Le 8 mars doit être tous les jours "

Au-delà des obstacles individuels, la juriste souligne l'influence des contextes communautaires : " On constate la banalisation de certaines violences dans certaines communautés. La logique de la communauté prime sur l'individu : pression familiale et dépendance affective ".

Consciente de l'impact symbolique de la Journée internationale des droits des femmes, la juriste précise : " C'est bien d'avoir une journée dédiée, mais notre action ne s'arrête pas au 8 mars.  "

Elle souligne les difficultés locales : "  En Guyane, l'hébergement des victimes reste limitéUne petite baisse a été constatée en 2025 concernant les financements de l'État mais nous sommes tout de même bien soutenus.
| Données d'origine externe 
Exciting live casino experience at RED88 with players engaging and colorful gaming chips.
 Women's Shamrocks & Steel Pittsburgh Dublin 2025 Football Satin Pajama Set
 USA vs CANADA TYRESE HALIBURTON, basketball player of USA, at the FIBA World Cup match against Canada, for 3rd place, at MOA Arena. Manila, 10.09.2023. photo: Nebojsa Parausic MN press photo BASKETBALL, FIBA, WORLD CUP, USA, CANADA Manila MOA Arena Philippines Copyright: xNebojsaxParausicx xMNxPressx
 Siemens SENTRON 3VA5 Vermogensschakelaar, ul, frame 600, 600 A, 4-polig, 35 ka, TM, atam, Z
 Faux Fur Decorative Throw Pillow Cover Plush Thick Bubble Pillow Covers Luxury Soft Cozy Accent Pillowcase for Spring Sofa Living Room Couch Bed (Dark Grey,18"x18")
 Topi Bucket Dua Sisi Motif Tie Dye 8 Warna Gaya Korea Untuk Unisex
Toutefois, il existe un décalage entre les ressources dont disposent les associations et l'ampleur des besoins constatés sur le territoire. "

Plusieurs structures comme l'Arbre Fromager, Kaz Plurielles ou le 115 permettent d'accompagner les victimes tout au long du processus. Parallèlement, les auteurs de violences peuvent bénéficier d'un suivi au Centre de prise en charge des auteurs de violences.